NREL's autonomous experimentation capabilities to support materials discovery and design include autonomous synthesis, autonomous characterization, and artificial intelligence (AI)-enhanced software development.

Autonomous experimentation involves fully automated instruments controlled by AI algorithms with input from measurements in a closed loop. Autonomy can be applied to synthesis instruments, with the goal to arrive at the desired material outcomes by algorithmic navigation of processing conditions. Autonomous experimentation can also be used for characterization instruments to accelerate the rate at which data is collected by sampling only part of the combinatorially larger space of experimental conditions.

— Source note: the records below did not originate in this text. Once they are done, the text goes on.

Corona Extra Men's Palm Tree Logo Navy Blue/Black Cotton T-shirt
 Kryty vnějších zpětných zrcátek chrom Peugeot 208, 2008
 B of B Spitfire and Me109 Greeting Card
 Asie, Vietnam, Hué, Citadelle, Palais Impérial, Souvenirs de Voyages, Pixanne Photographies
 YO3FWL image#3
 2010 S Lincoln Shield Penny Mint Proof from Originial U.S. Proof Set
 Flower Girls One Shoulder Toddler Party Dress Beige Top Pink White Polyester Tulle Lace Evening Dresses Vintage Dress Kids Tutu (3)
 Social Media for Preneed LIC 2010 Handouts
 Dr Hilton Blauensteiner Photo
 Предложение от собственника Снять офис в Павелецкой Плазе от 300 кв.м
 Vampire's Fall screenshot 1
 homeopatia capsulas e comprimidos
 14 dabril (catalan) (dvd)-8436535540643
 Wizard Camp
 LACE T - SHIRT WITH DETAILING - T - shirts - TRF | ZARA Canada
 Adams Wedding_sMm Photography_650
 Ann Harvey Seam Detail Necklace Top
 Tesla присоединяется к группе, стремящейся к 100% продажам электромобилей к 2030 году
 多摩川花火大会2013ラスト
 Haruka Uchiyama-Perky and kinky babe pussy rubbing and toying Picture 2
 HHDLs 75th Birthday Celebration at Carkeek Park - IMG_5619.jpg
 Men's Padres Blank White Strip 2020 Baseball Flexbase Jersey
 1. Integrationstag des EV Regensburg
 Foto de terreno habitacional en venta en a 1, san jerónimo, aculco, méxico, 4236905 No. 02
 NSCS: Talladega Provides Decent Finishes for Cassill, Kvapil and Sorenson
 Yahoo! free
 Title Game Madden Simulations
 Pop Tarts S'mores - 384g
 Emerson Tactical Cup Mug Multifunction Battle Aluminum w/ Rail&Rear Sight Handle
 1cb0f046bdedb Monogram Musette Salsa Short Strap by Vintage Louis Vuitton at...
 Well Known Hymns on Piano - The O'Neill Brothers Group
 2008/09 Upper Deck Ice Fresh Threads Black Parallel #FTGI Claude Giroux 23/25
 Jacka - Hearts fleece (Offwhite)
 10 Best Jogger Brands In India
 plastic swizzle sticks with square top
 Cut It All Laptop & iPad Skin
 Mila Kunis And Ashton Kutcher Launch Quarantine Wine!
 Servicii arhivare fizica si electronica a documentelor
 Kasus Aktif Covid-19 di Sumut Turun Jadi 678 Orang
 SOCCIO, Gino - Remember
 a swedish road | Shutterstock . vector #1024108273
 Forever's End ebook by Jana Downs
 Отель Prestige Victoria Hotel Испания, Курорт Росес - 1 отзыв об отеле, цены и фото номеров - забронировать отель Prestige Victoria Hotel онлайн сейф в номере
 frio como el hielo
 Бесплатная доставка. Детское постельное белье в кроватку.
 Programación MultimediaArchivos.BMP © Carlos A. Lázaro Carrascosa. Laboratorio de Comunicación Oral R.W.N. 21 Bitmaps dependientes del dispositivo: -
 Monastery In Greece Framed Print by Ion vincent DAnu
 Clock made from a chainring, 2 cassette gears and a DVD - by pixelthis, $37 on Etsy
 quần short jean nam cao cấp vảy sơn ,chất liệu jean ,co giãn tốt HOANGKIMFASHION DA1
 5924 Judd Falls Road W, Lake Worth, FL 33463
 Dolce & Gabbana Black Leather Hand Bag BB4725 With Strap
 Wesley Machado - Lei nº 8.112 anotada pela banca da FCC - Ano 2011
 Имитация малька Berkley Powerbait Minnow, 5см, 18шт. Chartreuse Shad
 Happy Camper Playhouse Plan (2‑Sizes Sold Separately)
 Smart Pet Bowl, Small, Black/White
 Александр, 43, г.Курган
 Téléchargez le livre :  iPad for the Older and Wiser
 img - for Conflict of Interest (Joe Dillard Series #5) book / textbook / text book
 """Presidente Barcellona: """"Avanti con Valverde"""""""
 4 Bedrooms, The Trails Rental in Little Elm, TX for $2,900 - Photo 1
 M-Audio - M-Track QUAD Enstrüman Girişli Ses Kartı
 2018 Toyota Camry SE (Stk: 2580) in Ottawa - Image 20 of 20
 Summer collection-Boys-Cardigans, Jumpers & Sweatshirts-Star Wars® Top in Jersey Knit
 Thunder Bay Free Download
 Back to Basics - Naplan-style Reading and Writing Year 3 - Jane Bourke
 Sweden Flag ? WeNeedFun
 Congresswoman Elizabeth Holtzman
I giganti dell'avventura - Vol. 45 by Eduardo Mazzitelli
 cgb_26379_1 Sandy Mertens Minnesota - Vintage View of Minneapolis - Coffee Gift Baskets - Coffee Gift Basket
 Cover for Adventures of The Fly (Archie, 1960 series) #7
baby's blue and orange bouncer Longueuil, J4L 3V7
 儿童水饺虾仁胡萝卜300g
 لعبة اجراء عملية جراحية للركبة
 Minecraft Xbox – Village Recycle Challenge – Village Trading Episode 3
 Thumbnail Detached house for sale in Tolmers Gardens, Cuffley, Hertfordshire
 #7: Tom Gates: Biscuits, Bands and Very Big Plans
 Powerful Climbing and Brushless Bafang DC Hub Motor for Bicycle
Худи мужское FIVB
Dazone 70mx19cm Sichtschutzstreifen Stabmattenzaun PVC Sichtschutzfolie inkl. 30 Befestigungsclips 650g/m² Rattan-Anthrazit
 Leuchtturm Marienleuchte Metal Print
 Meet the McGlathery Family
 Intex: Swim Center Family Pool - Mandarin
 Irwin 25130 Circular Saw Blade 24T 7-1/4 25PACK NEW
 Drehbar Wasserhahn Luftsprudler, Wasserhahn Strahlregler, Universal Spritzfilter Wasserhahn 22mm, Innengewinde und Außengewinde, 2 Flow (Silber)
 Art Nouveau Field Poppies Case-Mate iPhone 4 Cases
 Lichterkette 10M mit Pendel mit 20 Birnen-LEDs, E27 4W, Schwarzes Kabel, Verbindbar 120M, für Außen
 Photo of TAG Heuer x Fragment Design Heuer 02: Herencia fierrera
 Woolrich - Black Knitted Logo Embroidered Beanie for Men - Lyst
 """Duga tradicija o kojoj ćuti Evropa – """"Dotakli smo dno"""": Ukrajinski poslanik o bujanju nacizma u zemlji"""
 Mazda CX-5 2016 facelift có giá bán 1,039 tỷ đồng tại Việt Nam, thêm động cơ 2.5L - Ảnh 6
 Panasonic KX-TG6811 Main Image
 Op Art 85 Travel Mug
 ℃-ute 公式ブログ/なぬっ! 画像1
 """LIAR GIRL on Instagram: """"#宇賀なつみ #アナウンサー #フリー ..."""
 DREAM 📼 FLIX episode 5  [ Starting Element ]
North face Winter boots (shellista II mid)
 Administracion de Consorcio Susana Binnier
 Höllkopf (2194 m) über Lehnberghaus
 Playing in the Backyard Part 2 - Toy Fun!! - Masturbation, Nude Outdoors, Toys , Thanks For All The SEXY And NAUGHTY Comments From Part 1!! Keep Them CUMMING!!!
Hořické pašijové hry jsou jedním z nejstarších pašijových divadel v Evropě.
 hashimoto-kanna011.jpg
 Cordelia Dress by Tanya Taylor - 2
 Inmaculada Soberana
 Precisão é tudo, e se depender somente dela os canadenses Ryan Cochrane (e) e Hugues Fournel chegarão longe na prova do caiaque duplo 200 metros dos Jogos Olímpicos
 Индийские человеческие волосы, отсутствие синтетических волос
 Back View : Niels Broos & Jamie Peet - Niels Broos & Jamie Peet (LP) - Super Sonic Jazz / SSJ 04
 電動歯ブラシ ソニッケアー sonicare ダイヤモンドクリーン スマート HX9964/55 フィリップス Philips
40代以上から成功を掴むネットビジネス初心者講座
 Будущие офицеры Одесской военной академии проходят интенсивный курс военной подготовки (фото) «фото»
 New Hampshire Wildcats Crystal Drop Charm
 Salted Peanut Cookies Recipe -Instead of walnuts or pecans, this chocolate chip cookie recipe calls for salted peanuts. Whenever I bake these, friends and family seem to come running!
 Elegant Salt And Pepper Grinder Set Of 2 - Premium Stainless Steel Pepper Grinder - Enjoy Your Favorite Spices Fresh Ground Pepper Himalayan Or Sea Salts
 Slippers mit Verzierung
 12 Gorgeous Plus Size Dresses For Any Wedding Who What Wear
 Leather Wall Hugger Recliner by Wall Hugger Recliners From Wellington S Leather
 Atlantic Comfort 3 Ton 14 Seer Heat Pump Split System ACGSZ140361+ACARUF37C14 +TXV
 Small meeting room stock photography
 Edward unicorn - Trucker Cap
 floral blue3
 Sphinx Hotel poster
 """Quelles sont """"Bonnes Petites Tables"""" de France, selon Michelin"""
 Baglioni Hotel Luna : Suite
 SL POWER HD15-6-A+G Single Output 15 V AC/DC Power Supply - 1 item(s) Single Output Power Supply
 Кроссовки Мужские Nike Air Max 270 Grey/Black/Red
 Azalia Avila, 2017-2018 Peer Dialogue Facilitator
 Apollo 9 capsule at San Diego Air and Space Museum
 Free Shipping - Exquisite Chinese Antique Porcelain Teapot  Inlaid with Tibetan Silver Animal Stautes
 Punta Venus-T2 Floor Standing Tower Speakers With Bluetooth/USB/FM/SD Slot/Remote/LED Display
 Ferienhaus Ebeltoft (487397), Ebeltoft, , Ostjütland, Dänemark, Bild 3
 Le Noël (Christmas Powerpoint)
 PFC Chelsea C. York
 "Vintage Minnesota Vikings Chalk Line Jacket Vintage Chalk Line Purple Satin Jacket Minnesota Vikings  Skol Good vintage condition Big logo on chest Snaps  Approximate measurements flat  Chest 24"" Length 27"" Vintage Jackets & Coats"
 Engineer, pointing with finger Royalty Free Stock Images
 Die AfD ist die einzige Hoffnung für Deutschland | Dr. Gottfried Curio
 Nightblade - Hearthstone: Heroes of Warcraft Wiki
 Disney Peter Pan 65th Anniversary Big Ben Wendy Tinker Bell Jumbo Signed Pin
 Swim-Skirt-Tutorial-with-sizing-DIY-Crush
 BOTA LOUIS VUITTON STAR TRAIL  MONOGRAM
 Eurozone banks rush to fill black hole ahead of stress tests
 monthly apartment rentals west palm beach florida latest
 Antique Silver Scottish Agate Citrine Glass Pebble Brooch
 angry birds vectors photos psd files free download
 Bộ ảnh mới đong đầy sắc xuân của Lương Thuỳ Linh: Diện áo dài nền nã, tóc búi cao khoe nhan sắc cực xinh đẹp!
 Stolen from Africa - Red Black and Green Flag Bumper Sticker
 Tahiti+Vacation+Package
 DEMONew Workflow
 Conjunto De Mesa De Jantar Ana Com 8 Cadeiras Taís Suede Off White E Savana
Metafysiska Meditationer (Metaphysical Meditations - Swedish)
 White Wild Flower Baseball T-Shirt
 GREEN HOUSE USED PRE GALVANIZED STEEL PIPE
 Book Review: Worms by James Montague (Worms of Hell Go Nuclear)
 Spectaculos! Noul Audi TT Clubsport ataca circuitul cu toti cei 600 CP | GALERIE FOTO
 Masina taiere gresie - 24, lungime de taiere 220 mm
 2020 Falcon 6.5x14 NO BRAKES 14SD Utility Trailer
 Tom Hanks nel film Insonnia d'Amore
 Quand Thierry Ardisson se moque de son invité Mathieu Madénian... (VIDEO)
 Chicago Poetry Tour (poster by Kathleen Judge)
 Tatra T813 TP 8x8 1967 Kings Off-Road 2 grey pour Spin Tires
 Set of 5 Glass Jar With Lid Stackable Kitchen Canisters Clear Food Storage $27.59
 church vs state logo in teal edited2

We use large language models (e.g., ChatGPT, Llama) to assist in developing software for control and automation of the instruments needed for autonomous experimentation.

Autonomous Synthesis

We have implemented autonomous sputter deposition of Zn-Ti-N thin-film nitrides, where the targeted materials composition was achieved by Bayesian optimization with in-situ feedback of optical plasma emission measurement. We have also demonstrated rapid screening of precursor fluxes and substrate temperature during molecular beam epitaxy of monoclinic (In,Ga)2O3 alloys, using cyclic growth and etching of these materials.

For more information, see:

Autonomous Sputter Synthesis of Thin Film Nitrides With Composition Controlled by Bayesian Optimization of Optical Plasma Emission, APL Materials (2023)

Rapid Screening of Molecular Beam Epitaxy Conditions for Monoclinic (InxGa1−x)2O3 Alloys, Journal of Materials Chemistry A (2024).

Diagram of set parameters with arrow pointing to Start-up with arrow pointing to Substrate with arrow labeled OES pointing to Bayesian optimization with two arrows labeled Adjust power pointing back to Substrate.

Autonomous Characterization

Our work on autonomous characterization focuses on implementing AI-driven control to accelerate the measurements that otherwise take a very long time. Examples include temperature- and pressure-dependent electrochemical impedance spectroscopy measurements and data analysis, as well as temperature- and time-dependent measurements of oxide semiconductor gas sensors performance and reliability.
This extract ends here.